## Supplied passage

Offsite Widget’s Prototype

But with such a tool that encourages social action, does Mic risk compromising its objectivity and slipping into advocacy? “Objectivity has been debated for years”, replied Cory Haik, Mic’s chief strategy officer, in an interview with Poynter. “It’s a subjective conversation. I think you could go to the ivory towers of journalism and talk to the most respectable journalism schools, and what you’ll get inside that world is people saying, ‘I’m not sure that you can be entirely objective. I’m not sure it’s possible.” According to the director of the MIT Center for Civic Media Ethan Zuckerman, “We’re all already doing advocacy journalism”. Making news judgement about which events to cover, which topic to put forward is advocacy journalism. In a world where attention is scarce, stating that an issue is worth a readership’s attention is already political act.

Zuckerman adds that advocacy journalism is the best way to react to how the the model of citizenship has changed in recent years. Young people want to have an impact but find it hard to believe that they can make change through the traditional political institutions. They have a more personal, decentralised and pointillist approach to involvement. They sign petitions, crowdfund or demonstrate about single issues rather than get involved in large political parties and groups. News organisations need to facilitate this new type of citizenship. Otherwise they risk not only losing millennials as news consumers but also diminishing their role in the civic dialogue.

## Required work
1. According to the advocacy journalism passage, what position does Cory Haik hold at Mic?
2. Write out the advocacy journalism passage, starting with "Offsite Widget’s Prototype" and going on through "already political act.".

## Information provided

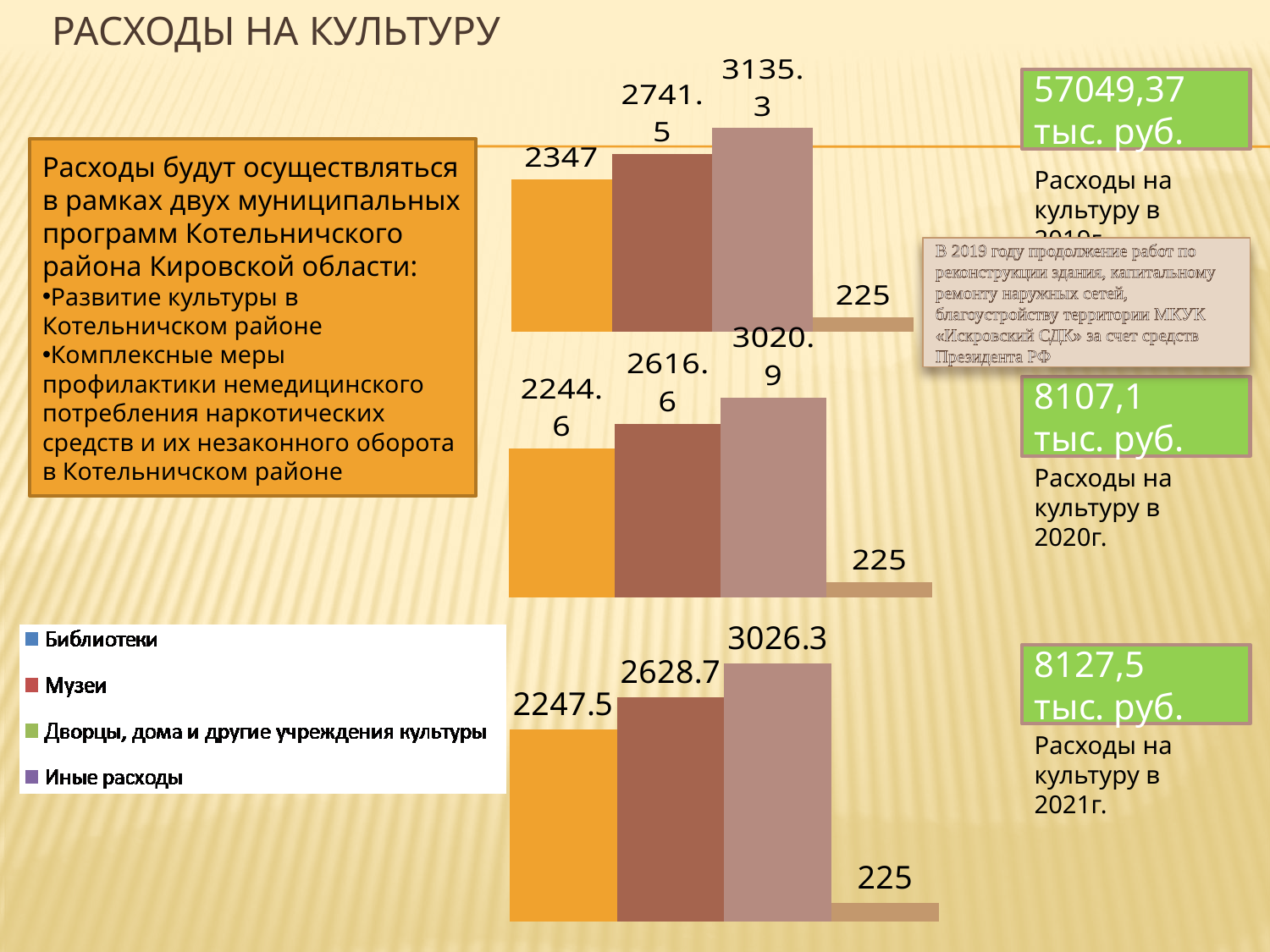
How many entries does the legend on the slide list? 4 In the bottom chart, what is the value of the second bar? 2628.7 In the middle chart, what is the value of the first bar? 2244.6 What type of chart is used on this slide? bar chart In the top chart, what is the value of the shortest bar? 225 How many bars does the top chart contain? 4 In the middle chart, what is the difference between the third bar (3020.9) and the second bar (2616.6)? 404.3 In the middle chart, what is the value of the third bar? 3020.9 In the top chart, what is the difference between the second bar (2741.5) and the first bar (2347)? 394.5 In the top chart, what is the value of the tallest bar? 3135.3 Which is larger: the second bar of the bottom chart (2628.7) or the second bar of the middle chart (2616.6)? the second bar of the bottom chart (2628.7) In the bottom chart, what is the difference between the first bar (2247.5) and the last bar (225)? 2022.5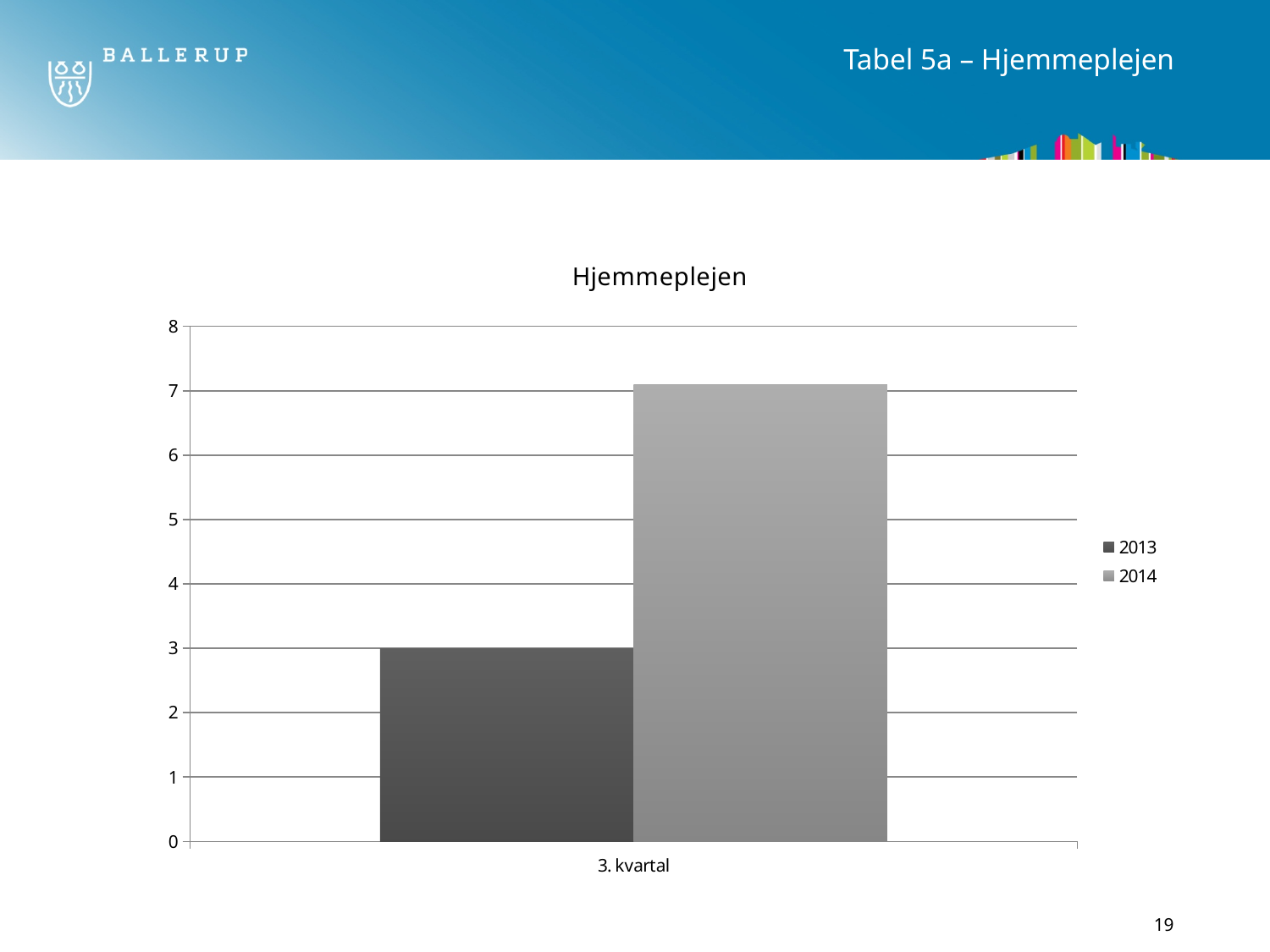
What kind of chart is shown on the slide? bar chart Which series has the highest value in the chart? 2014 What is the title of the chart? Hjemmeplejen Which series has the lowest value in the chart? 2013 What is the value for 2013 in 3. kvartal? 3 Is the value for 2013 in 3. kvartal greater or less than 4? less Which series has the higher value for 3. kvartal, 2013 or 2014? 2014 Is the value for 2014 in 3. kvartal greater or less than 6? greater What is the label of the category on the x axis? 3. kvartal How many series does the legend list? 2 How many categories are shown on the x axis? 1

## List of solutions
1. Chief strategy officer

2.
Offsite Widget’s Prototype

But with such a tool that encourages social action, does Mic risk compromising its objectivity and slipping into advocacy? “Objectivity has been debated for years”, replied Cory Haik, Mic’s chief strategy officer, in an interview with Poynter. “It’s a subjective conversation. I think you could go to the ivory towers of journalism and talk to the most respectable journalism schools, and what you’ll get inside that world is people saying, ‘I’m not sure that you can be entirely objective. I’m not sure it’s possible.” According to the director of the MIT Center for Civic Media Ethan Zuckerman, “We’re all already doing advocacy journalism”. Making news judgement about which events to cover, which topic to put forward is advocacy journalism. In a world where attention is scarce, stating that an issue is worth a readership’s attention is already political act.